2.2.4. Discussion de la deuxième série d’expériences

L'objectif de la présente étude était de démontrer que la probabilité de récupération d'un item est proportionnelle à sa distinctivité spatiale par rapport aux autres éléments qui ont été encodés simultanément. Dans notre hypothèse de distinctivité spatiale, plus un élément est spatialement isolé des autres items, plus sa trace mnésique doit être discriminée des traces des autres éléments. Nous proposons donc qu’un contexte spatial puisse augmenter l’efficacité de la récupération pendant la phase test même si le contexte d’origine n’est pas restaurés en test, contrairement l’idée proposé par Smith et Hunt (2000), et même si ce contexte n’a aucune pertinence dans la tâche demandée.

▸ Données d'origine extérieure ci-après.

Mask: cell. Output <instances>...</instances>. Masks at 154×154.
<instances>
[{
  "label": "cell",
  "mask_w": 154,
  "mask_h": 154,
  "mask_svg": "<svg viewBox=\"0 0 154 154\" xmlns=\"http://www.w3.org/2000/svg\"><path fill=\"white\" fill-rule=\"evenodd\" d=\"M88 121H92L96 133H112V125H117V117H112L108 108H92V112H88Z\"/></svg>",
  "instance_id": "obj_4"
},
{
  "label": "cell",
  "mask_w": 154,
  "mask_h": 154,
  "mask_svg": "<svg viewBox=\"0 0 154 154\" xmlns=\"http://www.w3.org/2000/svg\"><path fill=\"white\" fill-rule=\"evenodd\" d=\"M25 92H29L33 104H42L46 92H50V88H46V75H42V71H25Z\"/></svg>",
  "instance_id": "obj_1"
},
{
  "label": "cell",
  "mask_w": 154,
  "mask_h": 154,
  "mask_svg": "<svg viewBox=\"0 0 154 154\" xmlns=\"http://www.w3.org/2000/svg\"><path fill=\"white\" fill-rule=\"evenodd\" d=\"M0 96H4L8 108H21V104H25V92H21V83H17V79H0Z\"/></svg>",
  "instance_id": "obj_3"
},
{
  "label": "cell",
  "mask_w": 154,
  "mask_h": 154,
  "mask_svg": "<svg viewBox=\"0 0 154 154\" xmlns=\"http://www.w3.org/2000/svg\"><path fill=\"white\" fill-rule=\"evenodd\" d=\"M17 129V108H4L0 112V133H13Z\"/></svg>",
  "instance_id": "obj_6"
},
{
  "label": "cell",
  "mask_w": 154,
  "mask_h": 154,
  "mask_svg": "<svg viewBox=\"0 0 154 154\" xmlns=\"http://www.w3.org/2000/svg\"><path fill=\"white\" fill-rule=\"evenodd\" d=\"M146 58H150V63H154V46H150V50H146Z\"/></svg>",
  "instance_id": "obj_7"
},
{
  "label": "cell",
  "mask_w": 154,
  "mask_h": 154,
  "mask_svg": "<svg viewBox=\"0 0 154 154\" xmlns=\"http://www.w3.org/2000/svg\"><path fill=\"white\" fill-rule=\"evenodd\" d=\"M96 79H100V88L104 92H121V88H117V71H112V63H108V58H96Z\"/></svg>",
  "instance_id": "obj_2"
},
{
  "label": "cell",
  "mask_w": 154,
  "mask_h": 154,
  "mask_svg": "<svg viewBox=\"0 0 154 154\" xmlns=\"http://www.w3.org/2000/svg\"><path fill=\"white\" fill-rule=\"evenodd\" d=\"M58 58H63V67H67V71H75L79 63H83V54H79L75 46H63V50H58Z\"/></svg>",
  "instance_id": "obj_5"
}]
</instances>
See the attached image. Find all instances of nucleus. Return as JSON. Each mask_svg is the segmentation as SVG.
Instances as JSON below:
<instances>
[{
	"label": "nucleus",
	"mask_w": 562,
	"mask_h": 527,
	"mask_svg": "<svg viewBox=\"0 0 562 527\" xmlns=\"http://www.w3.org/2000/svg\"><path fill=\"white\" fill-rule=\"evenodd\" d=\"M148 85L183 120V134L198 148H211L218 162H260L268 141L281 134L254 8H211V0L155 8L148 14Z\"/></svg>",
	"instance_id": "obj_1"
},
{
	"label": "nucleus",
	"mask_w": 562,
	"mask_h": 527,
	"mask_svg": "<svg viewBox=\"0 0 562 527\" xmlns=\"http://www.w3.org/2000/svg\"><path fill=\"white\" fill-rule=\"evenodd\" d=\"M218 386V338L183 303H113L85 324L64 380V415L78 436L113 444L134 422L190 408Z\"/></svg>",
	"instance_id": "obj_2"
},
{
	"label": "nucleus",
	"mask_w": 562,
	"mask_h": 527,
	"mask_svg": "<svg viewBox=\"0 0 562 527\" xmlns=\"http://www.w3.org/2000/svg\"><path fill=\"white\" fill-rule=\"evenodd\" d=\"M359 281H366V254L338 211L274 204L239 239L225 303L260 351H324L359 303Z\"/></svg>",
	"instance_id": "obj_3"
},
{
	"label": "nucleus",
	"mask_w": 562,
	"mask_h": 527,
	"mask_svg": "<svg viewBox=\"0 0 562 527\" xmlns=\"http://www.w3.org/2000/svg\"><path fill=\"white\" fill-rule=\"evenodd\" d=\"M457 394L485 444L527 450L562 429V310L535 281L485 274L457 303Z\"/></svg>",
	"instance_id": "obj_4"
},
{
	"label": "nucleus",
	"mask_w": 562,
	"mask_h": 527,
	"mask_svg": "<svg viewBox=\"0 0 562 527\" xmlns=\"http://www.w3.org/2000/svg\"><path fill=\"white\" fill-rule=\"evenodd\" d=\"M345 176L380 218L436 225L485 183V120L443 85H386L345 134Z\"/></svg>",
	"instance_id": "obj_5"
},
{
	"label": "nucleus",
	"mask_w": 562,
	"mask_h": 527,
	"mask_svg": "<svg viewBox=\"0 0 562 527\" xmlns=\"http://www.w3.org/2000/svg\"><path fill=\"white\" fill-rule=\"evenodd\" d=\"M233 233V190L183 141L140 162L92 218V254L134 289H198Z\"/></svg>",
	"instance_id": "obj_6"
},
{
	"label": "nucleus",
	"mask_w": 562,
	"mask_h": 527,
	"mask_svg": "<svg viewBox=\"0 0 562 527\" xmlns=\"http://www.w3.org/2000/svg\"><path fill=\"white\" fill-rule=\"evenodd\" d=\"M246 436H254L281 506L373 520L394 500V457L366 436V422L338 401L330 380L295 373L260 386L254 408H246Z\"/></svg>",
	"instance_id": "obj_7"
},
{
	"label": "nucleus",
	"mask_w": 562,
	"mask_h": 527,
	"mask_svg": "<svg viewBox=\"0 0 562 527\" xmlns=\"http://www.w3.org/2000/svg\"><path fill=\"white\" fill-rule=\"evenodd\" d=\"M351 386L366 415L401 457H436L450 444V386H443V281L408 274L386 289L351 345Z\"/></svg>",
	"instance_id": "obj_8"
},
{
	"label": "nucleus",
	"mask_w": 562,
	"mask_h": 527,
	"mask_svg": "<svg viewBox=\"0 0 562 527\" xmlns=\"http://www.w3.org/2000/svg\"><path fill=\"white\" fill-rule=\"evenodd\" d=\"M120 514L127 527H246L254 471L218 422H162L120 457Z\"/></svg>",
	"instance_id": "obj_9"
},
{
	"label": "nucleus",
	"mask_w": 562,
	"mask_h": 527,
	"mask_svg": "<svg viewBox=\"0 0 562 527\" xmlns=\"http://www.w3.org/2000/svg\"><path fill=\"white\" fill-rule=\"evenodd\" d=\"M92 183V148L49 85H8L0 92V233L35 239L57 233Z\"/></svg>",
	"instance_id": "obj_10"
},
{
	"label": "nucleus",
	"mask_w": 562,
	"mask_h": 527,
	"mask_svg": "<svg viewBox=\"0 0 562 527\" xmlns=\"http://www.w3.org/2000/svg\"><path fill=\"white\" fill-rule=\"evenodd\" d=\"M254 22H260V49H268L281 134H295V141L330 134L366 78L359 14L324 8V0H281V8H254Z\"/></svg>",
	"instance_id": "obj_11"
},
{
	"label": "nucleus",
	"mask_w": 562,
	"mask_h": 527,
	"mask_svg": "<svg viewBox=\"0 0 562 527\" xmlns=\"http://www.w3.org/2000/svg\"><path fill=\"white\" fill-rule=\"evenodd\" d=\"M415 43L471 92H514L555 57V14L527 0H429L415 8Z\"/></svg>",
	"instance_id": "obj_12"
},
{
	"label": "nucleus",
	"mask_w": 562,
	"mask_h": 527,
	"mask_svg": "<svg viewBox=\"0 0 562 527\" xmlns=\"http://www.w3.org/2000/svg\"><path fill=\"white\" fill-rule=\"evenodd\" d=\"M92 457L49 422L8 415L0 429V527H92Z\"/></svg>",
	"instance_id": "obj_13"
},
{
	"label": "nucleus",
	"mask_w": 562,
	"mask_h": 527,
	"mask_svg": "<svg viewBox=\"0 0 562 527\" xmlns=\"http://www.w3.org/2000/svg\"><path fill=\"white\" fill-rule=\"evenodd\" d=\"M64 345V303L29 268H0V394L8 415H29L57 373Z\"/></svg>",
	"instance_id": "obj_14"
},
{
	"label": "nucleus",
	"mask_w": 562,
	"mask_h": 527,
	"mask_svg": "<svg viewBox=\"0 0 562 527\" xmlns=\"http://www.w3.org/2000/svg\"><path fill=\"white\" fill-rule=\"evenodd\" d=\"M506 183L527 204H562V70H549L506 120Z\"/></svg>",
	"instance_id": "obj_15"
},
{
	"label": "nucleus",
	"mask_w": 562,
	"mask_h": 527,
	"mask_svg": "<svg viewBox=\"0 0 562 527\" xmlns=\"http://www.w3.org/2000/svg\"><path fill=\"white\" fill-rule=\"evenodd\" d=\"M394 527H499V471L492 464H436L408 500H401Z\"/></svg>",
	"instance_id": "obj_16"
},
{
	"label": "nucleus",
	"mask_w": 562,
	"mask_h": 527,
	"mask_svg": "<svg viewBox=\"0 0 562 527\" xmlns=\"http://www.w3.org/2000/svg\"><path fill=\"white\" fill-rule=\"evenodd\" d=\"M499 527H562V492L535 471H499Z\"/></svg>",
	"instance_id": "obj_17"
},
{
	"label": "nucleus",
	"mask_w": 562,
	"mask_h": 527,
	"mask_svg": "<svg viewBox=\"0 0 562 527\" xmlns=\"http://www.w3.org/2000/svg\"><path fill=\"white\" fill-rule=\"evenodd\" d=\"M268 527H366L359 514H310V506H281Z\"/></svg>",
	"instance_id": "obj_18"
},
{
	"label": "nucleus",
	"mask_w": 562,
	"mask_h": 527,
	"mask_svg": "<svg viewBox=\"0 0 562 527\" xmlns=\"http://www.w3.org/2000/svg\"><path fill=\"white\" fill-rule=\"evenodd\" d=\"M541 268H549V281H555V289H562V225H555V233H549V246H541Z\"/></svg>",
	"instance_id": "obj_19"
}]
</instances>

Quand nous avons choisi la configuration distinctive, nous avons fait en sorte que, visuellement, la distance entre les objets présentés soit plus importante en position périphérique qu’en position centrale, cette distance permettant en quelque sorte de « marquer » la trace. L’idée de base était aussi que dans la configuration non distinctive, étant donné que la distance entre les objets était la même en position centrale et en position périphérique, il n’y aurait aucun « marquage » des traces mnésiques dans ce cas là. Les résultats de notre expérience confirment totalement nos suppositions. Dans la condition distinctive, les items encodés dans la position périphérique ont été catégorisés plus rapidement que les items encodés dans la position centrale. Par ailleurs, quand la distance entre les items est contrôlée (dans la configuration non distinctive), aucune différence n’apparaît entre les items encodés dans les positions périphérique et centrale. En même temps, il est difficile de dire quand et dans quelle mesure les distances entre les objets fournissent un repère distinctif. Par conséquent, une suite intéressante des recherches ultérieures pourrait être d'examiner le seuil de distance à partir duquel une cible devient distinctive en comparant différentes distances.

Ainsi, par analogie avec la perception visuelle, nous avons démontré que l’insertion d’un l’espace dans le champ visuel peut rendre un item plus distinctif spatialement dans le même sens que l’insertion d’une intervalle entre l’apparition des items d’une liste peut les rendre plus distinctifs temporellement.

Un autre objectif de notre recherche était de montrer que cet effet de distinctivité pouvait être révélé avec une tâche implicite de la mémoire. En effet, contrairement aux postulats faits dans la littérature (e.g. Rajaram, 1998; Smith & Hunt, 2000), qui supposent que l’effet de distinctivité est uniquement observable avec des tâches explicites de la mémoire, nous avons réussi une nouvelle fois à montrer que cette tâche de catégorisation pouvait être sensible à l’effet de distinctivité spatial.

De plus, pour Smith et Hunt (2000), des instructions impliquant un encodage intentionnel et des instructions faisant explicitement référence à l’épisode d’encodage sont nécessaires pour la réinjection du contexte d’origine ; c’est ce qui permettrait l’effet de distinctivité. Dans le paradigme présenté ici, les sujets n’ont reçu aucune instruction particulière pour mémoriser l’emplacement des items ou pour les mémoriser explicitement. Ils n’ont pas non plus été incités à récupérer, lors de la phase test, le contexte spatial présenté pendant la phase d’encodage. Le contexte d’encodage n’a d’ailleurs pas été conservé pendant la phase test, puisque tous les objets ont été catégorisés au centre de l’écran. De ce fait, nos résultats sont dans la lignée de ceux qui sont obtenus par Geraci et Rajaram (2004) qui indiquent que l’effet de distinctivité peut émerger en l’absence de recollection pendant la phase test. Dans notre expérience, cet effet s’est totalement construit au moment de l’encodage, donc lors de la construction de traces plus ou moins distinctives.